Measuring the True Cost of Div (32‑bit vs 64‑bit with Rust and Inline Asm)

28 April, 2026

Modern CPUs are fast—but some instructions still hide surprising costs. One of the most misunderstood is DIV. Is 32‑bit division faster than 64‑bit? Does instruction width matter anymore on x86‑64?

To answer this properly, we need more than wall‑clock timers. We need cycle counters, instruction retirement statistics, serialization barriers, and tight control over CPU affinity.

In this post, we’ll build a microbenchmark in Rust using inline assembly that measures the real cost of integer division using hardware performance counters—and the results may challenge your assumptions.

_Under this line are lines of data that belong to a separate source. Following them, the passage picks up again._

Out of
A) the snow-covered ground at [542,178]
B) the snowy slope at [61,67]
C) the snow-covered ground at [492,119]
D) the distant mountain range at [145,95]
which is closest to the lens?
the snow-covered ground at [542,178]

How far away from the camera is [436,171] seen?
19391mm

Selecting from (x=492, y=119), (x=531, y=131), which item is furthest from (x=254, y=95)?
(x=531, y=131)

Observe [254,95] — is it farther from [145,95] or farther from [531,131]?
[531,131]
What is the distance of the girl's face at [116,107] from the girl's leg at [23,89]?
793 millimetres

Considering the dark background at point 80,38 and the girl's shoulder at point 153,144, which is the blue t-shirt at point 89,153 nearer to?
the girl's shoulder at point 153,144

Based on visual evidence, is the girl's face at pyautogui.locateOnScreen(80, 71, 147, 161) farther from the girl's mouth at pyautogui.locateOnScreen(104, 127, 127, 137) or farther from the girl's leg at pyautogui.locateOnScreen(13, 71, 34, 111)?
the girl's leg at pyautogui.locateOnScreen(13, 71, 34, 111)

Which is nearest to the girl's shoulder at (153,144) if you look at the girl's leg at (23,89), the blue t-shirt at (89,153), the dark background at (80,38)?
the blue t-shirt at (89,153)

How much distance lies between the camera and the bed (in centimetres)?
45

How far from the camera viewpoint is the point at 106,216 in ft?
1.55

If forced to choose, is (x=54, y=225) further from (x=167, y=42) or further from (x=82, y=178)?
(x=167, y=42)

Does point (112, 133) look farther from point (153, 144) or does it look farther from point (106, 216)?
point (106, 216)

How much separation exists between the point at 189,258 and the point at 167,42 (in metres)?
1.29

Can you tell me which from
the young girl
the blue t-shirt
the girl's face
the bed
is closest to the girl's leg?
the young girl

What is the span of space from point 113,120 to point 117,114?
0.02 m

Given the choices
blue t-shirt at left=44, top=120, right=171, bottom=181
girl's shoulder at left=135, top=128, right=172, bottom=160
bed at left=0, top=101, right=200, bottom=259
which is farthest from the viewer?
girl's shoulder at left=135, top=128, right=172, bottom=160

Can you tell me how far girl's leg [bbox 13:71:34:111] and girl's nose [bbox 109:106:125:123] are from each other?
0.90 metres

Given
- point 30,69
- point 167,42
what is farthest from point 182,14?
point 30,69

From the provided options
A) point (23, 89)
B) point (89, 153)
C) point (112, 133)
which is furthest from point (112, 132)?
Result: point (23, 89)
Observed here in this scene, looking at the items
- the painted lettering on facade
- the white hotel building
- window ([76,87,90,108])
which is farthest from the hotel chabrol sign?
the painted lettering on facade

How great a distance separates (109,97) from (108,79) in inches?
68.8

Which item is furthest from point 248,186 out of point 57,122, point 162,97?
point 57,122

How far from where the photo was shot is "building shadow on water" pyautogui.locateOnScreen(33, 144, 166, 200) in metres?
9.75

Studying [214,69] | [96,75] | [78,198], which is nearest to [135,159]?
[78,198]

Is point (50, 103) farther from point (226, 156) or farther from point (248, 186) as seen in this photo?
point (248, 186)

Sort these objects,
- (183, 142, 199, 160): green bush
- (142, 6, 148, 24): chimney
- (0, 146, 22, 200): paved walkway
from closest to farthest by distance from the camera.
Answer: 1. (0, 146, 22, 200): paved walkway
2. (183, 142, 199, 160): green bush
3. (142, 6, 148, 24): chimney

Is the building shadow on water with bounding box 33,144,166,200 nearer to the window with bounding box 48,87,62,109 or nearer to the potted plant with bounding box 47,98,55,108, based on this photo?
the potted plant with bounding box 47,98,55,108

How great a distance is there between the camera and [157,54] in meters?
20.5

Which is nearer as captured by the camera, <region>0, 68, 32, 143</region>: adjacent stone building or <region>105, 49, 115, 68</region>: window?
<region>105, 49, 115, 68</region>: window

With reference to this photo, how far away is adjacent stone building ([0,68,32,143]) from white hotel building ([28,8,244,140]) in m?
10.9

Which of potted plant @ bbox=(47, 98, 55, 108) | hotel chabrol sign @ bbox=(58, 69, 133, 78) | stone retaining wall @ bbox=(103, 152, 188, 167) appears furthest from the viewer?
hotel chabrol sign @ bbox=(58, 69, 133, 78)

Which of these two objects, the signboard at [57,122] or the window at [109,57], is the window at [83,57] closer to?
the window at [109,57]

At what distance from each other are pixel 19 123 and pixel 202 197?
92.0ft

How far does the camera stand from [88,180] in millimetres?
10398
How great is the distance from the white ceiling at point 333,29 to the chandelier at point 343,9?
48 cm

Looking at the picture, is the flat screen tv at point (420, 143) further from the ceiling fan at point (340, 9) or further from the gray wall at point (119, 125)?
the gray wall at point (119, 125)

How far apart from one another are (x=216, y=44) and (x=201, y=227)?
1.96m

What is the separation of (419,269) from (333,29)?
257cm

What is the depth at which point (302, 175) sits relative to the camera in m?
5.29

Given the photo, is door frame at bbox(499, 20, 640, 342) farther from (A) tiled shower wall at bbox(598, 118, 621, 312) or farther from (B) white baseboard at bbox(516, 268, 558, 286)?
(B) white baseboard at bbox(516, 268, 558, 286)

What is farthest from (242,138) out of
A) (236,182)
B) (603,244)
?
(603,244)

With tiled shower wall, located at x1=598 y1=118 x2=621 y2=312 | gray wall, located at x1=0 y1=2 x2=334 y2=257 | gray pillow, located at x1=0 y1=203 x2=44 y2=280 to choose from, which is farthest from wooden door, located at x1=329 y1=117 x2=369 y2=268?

Why division benchmarks are tricky

Benchmarking arithmetic instructions on modern out‑of‑order CPUs is deceptively hard:

CPUs reorder instructions aggressively
Timers can be skewed by frequency scaling or migration across cores
Modern CPUs overlap instruction execution, hiding latency
The OS scheduler can move your thread mid‑measurement

If you want instruction‑level truth, you must:

Pin execution to a specific core
Serialize timestamp reads
Measure cycles and retired instructions, not time
Run enough repetitions to eliminate noise

This benchmark does exactly that.

Pinning execution to a single core

We start by fixing the thread to a specific logical CPU using the Windows API:

fn pin_to_core(core: usize) {
    let mask: usize = 1usize << core;
    unsafe {
        let prev = SetThreadAffinityMask(GetCurrentThread(), mask);
        if prev == 0 {
            panic!("SetThreadAffinityMask failed for core {}", core);
        }
    }
}

Why this matters:

Prevents scheduler migration
Ensures invariant TSC behavior
Keeps performance counters consistent

Without this, your measurements with rdpmc are garbage.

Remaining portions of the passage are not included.